Source extract
====================

Friday, August 14, 2020

Raising The Bar

I've been able to watch a little Hulu through a friend's subscription.  One of the first things I checked out was the miniseries Horace And Pete.

Creator Louis C. K. dropped Horace And Pete out of nowhere in early 2016.  He shot it secretly and made it available on his website for anyone willing to pay. The ten episodes are of varying length (shortest is 30 minutes, longest, 67 minutes), which helps give it a homemade feeling, as does a willingness to stop the action to allow a character to discuss something for considerable amounts of time.  Louis C. K. was doing his series Louis around the same time.  Louis is a comedy, though it can be very serious, while Horace And Pete is a drama, though it has plenty of humor.

====================

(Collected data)
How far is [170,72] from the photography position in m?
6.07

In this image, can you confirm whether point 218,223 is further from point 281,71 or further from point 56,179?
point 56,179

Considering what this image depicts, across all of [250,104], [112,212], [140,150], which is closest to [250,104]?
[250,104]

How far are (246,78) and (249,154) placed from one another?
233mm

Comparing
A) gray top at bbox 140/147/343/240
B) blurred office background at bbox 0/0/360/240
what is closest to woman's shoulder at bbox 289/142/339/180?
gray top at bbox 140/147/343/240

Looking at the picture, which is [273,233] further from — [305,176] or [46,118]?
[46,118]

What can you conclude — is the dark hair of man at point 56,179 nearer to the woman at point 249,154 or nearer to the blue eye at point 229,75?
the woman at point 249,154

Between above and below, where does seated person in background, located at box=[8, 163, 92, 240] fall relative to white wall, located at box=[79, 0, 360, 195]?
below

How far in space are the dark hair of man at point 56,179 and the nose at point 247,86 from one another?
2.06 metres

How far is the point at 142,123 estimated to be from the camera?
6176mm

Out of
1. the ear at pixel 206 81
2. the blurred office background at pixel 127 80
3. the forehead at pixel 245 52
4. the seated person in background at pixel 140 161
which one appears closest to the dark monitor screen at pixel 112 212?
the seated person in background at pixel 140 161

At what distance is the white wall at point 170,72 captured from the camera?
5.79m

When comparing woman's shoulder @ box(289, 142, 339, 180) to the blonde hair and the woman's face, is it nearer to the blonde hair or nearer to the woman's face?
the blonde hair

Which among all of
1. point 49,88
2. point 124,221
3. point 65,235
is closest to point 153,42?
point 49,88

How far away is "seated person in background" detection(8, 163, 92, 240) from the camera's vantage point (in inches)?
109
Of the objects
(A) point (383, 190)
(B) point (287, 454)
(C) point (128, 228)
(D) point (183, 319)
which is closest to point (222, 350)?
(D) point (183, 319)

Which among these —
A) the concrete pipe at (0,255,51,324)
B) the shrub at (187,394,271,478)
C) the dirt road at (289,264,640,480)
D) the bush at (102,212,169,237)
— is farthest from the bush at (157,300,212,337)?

====================

Task item A
According to the post about Horace And Pete, what gives the miniseries a homemade feeling?
Task item B
From the post about Horace And Pete, give again the passage starting with "Friday, August 14, 2020" and going on through "plenty of humor.".

Expected output A
Its ten episodes vary in length, from 30 minutes to 67 minutes. It is also willing to stop the action so that a character can discuss something for considerable amounts of time.

Expected output B
Friday, August 14, 2020

Raising The Bar

I've been able to watch a little Hulu through a friend's subscription.  One of the first things I checked out was the miniseries Horace And Pete.

Creator Louis C. K. dropped Horace And Pete out of nowhere in early 2016.  He shot it secretly and made it available on his website for anyone willing to pay. The ten episodes are of varying length (shortest is 30 minutes, longest, 67 minutes), which helps give it a homemade feeling, as does a willingness to stop the action to allow a character to discuss something for considerable amounts of time.  Louis C. K. was doing his series Louis around the same time.  Louis is a comedy, though it can be very serious, while Horace And Pete is a drama, though it has plenty of humor.